Promising ECD program development, evaluation and implementation
Drs. Salah and Leckman were joined are a prominent group of ECPC international professionals in the field of ECD that focus on 1) program development, evaluation and implementation in the context of peacebuilding, 2) on-the-ground intervention programs in humanitarian situations, and 3) and the right to education for all, including the most vulnerable.
- Siobhan M. Fitzpatrick, CBE, MBA, MSSC, CQSW, BSc—Former Chief Executive Officer, Early Years - the organisation for young children (N. Ireland)
- Nada Elattar, MPH—Early Childhood Development Specialist - Emergencies, UNICEF
- Ghassan Issa, MD—Co-founder and the General Coordinator of an Arab regional non-governmental organization, director of the Arab Network for Early Childhood Development – ANECD (Lebanon)

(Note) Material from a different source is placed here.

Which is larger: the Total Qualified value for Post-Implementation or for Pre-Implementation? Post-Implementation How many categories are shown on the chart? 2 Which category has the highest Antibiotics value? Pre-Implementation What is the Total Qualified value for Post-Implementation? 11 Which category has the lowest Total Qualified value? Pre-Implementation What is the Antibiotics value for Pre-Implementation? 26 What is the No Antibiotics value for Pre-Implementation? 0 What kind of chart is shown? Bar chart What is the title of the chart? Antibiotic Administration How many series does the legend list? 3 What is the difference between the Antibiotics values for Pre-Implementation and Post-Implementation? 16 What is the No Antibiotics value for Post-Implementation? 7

- Ana Tenorio—Global Technical Director, Education, TSO, World Vision International
►Read the speakers’ biographies.
About the C20
As one of the Group of Twenty’s (G20) eight official engagement groups, the C20 has a diverse coalition of civil leaders spanning across 80 countries who play a prominent role in fostering social and economic justice across the international community and holding our world leaders accountable for protecting the rights of all people. This year’s summit, hosted by Saudi Arabia, is expected to have more than 4,000 participants and will focus on 5 core themes: the world’s response and recovery to COVID-19, economic and social justice, sustainable development, protection of human rights as well as the accountability and transparency of governments across the world.
About the ECPC
The Early Childhood Peace Consortium (ECPC) is a global movement of United Nations agencies, Non-Governmental Organizations, academia, practitioners and the private sector focused on sharing scientific and practice-based evidence on how investment in early childhood development (ECD) can contribute to sustainable peace, social cohesion and social justice. We recognize that investing in ECD is a powerful and cost-effective strategy for reducing violence, poverty and exclusion and for building peaceful societies.